The investigation of substrate-induced changes in subunit interactions in glyceraldehyde 3-phosphate dehydrogenases by measurement of the kinetics and thermodynamics of subunit exchange.

An investigation was made of changes in subunit interactions in glyceraldehyde 3-phosphate dehydrogenase on binding NAD+, NADH and other substrates by using the previously developed method of measurement of rates and extent of subunit exchange between the rabbit enzyme (R4), yeast enzyme (Y4) and rabbit-yeast hybrid (R2Y2) [Osborne & Hollaway (1974) Biochem. J. 143, 651-662]. The free energy of activation for the conversion of tetramer into dimer for the rabbit enzyme (R4 leads to 2R2) is increased by at least 12kJ/mol in the presence of NAD+. This increase is interpreted in terms of an NAD+-induced 'tightening' of the tetrameric structure probably involving increased interaction at the subunit interfaces across the QR plane of the molecule [see Buehner et al. (1974) J. Mol.
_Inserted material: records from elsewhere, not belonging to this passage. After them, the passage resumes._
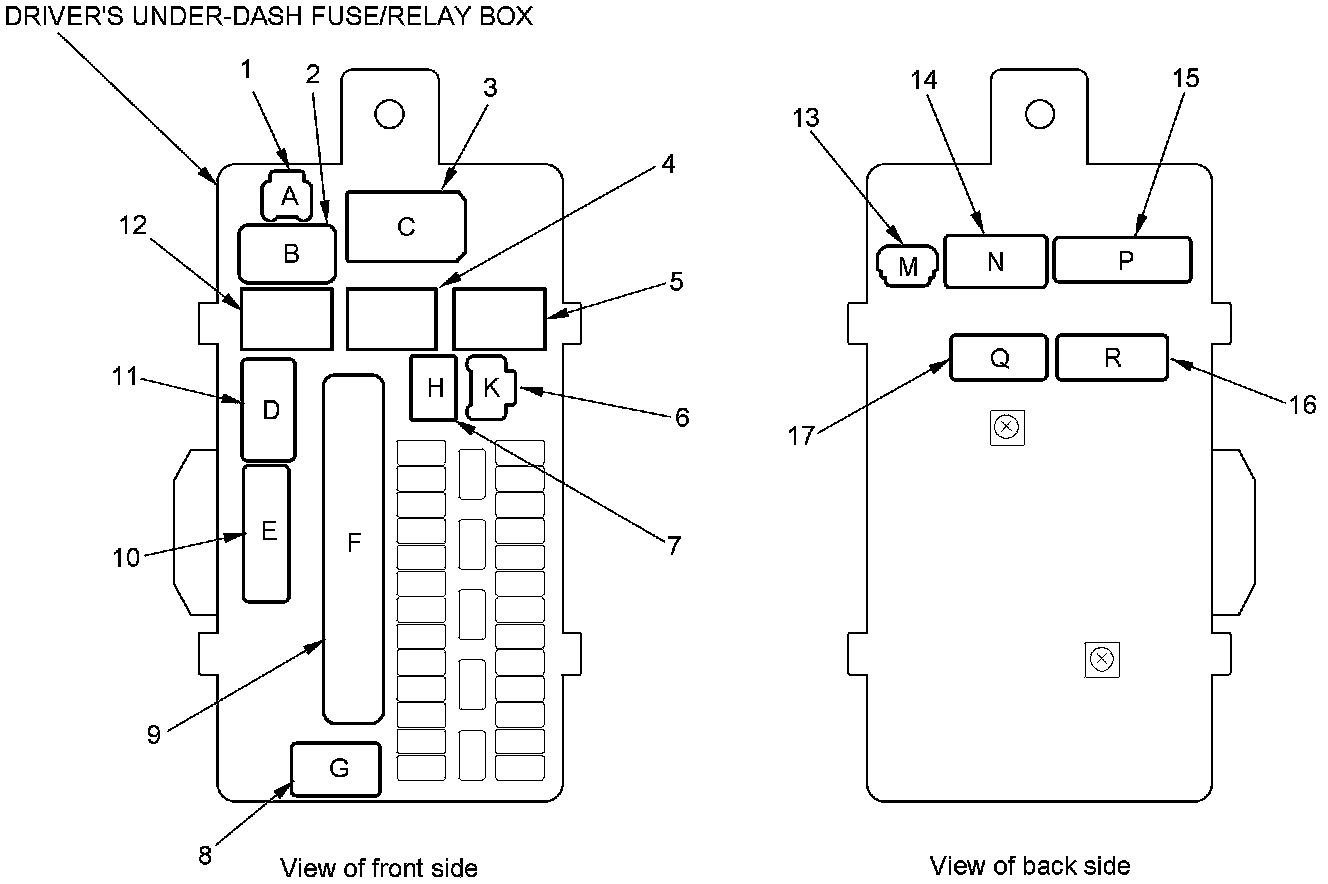 DRIVER'S UNDER-DASH FUSE/RELAY BOX

1
2
3
4
5
6
7
8
9
10
11
12

A
B
C
D
E
F
G
H
K

View of front side

13
14
15
16
17

M
N
P
Q
R

View of back side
Biol. 82, 563-585]. This tightening of the structure only occurs on binding the third NAD+ molecule to a given enzyme molecule. Conversely, binding of NADH causes a decrease in the free energy of activation for the R4 leads to 2R2 and Y4 leads to 2Y2 conversions by at least 10kJ/mol. This is interpreted as a NADH-induced 'loosening' of the structures arising from decreased interactions across the subunit interfaces involving the QR dissociation plane. In the presence of NADH the increase in the rate of subunit exchange is such that it is not possible to separate the hybrid from the other species if electrophoresis is carried out with NADH in the separation media. In the presence of a mixture of NADH and NAD+ the effect of NAD+ on subunit exchange is dominant. The results are discussed in terms of the known co-operativty between binding sites in glyceraldehyde 3-phosphate dehydrogenases.
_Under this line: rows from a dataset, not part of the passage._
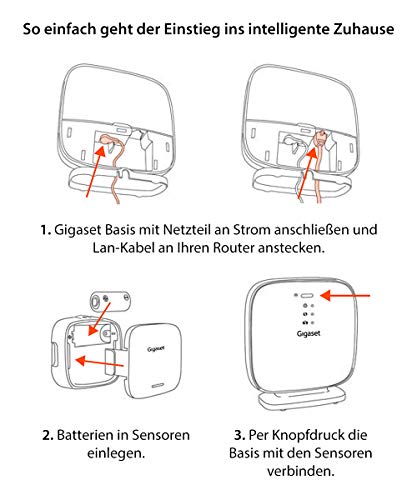 So einfach geht der Einstieg ins intelligente Zuhause

1. Gigaset Basis mit Netzteil an Strom anschließen und Lan-Kabel an Ihren Router anstecken.

Gigaset

Gigaset

2. Batterien in Sensoren einlegen.

3. Per Knopfdruck die Basis mit den Sensoren verbinden.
The hybridization of glyceraldehyde 3-phosphate dehydrogenases from rabbit muscle and yeast. Kinetics and thermodynamics of the reaction and isolation of the hybrid.

A kinetic and thermodynamic study was made of the formation of the hybrid (R(2)Y(2)) glyceraldehyde 3-phosphate dehydrogenase from the yeast (Y(4)) and rabbit (R(4)) enzymes. The values of the thermodynamic parameters for the equilibrium between R(4), Y(4) and R(2)Y(2) suggest that the R(2)-R(2) and Y(2)-Y(2) interactions are similar. However, the failure to observe the RY(3) and R(3)Y hybrids is interpreted in terms of differences at the interfaces of the R-R and Y-Y interactions (the glyceraldehyde 3-phosphate dehydrogenase molecule being regarded as a dimer of dimers). The kinetics of formation of the R(2)Y(2) hybrid were studied and a model was proposed to account for the results. Best-fit values for the rate constants of the individual steps were evaluated by computer simulation, and the rate-limiting steps were identified as the dissociation of tetramers to dimers. It is proposed that the cleavage plane for dissociation of the tetramers corresponds to the region of low electron density through the centre of the molecule in the X-ray-crystallographic structure for human glyceraldehyde 3-phosphate dehydrogenase (Watson et al., 1972), which is probably the plane containing the Q and R axes in the lobster enzyme (Buehner et al., 1974). The R(2)Y(2) hybrid was isolated in milligram amounts by ion-exchange chromatography and its rate of reversion to the native enzyme was shown to be consistent with the kinetic model proposed from the hybrid-formation experiments.